*Stored data*.
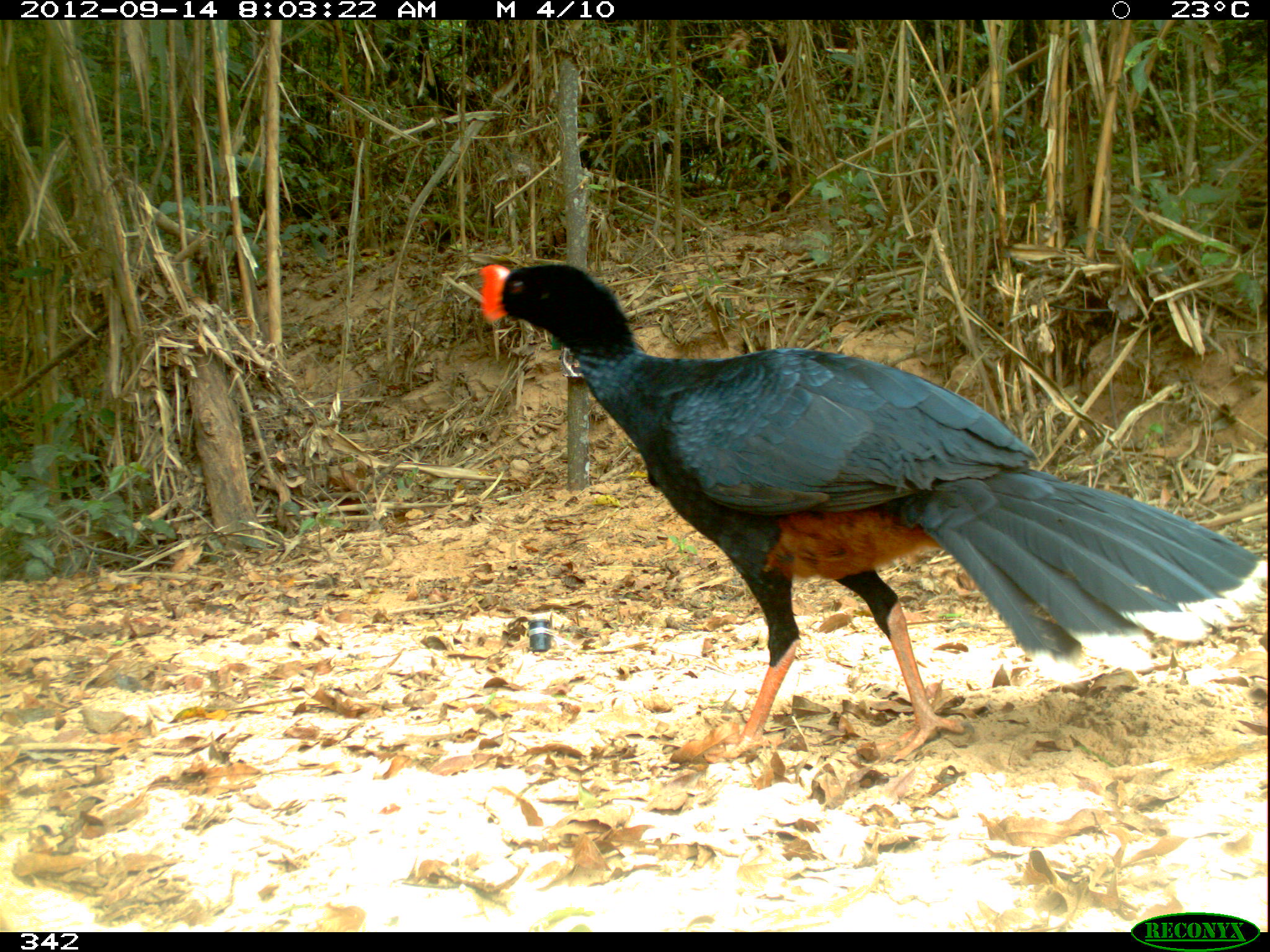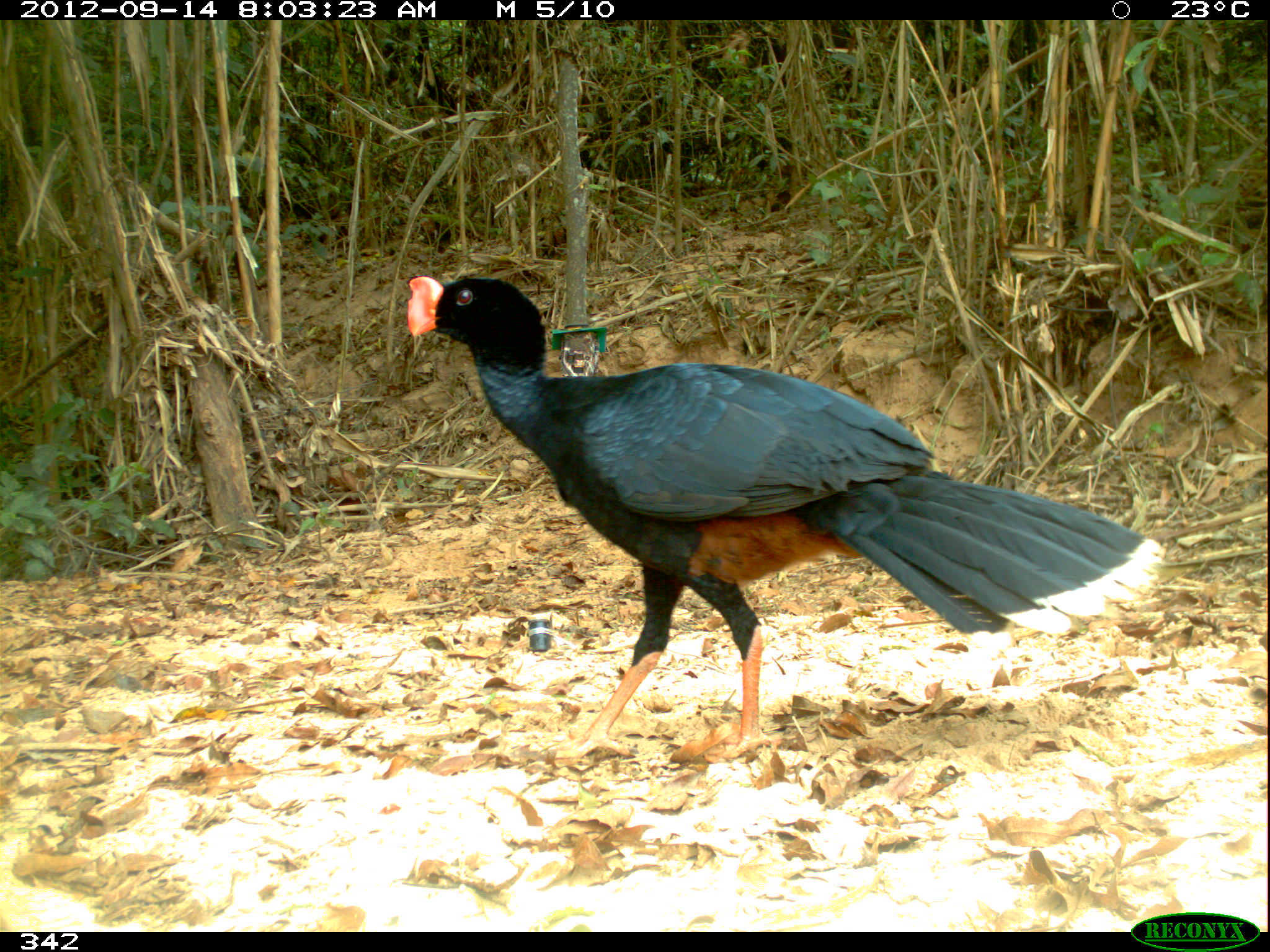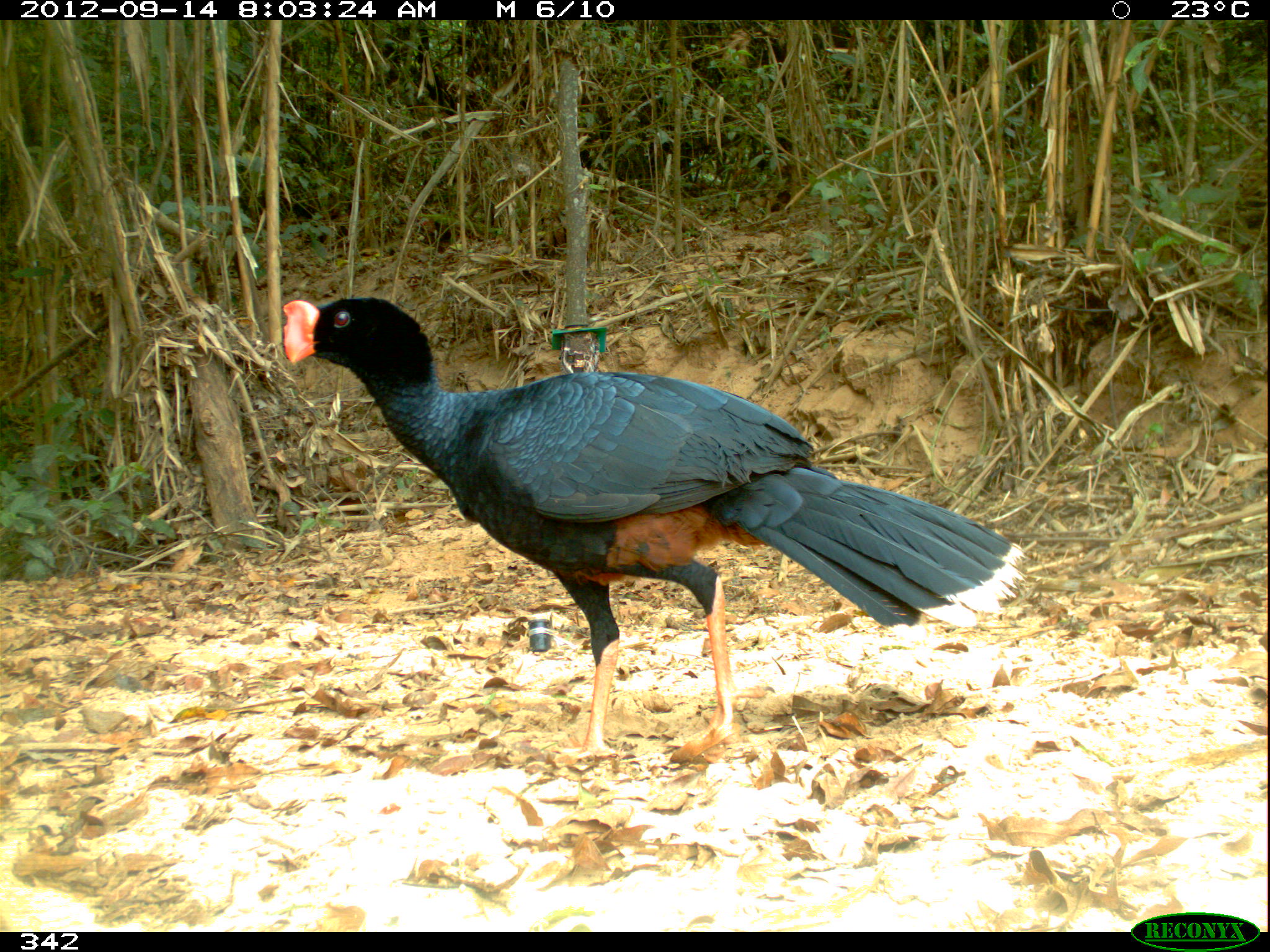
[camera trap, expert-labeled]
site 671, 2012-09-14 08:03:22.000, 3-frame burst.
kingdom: Animalia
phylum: Chordata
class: Aves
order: Galliformes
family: Cracidae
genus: Mitu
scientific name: Mitu tuberosum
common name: razor-billed curassow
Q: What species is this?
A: Mitu tuberosum (razor-billed curassow).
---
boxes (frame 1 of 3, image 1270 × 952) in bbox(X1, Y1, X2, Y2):
mitu tuberosum: bbox(475, 262, 1264, 762)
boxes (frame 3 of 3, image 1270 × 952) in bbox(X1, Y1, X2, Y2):
mitu tuberosum: bbox(279, 294, 1022, 759)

*Assignment*. Nothing but the lines from the one with "site 671, 2012-09-14" through the end of the data above should be reproduced, each exactly, both ends included.

*Reply*.
site 671, 2012-09-14 08:03:22.000, 3-frame burst.
kingdom: Animalia
phylum: Chordata
class: Aves
order: Galliformes
family: Cracidae
genus: Mitu
scientific name: Mitu tuberosum
common name: razor-billed curassow
Q: What species is this?
A: Mitu tuberosum (razor-billed curassow).
---
boxes (frame 1 of 3, image 1270 × 952) in bbox(X1, Y1, X2, Y2):
mitu tuberosum: bbox(475, 262, 1264, 762)
boxes (frame 3 of 3, image 1270 × 952) in bbox(X1, Y1, X2, Y2):
mitu tuberosum: bbox(279, 294, 1022, 759)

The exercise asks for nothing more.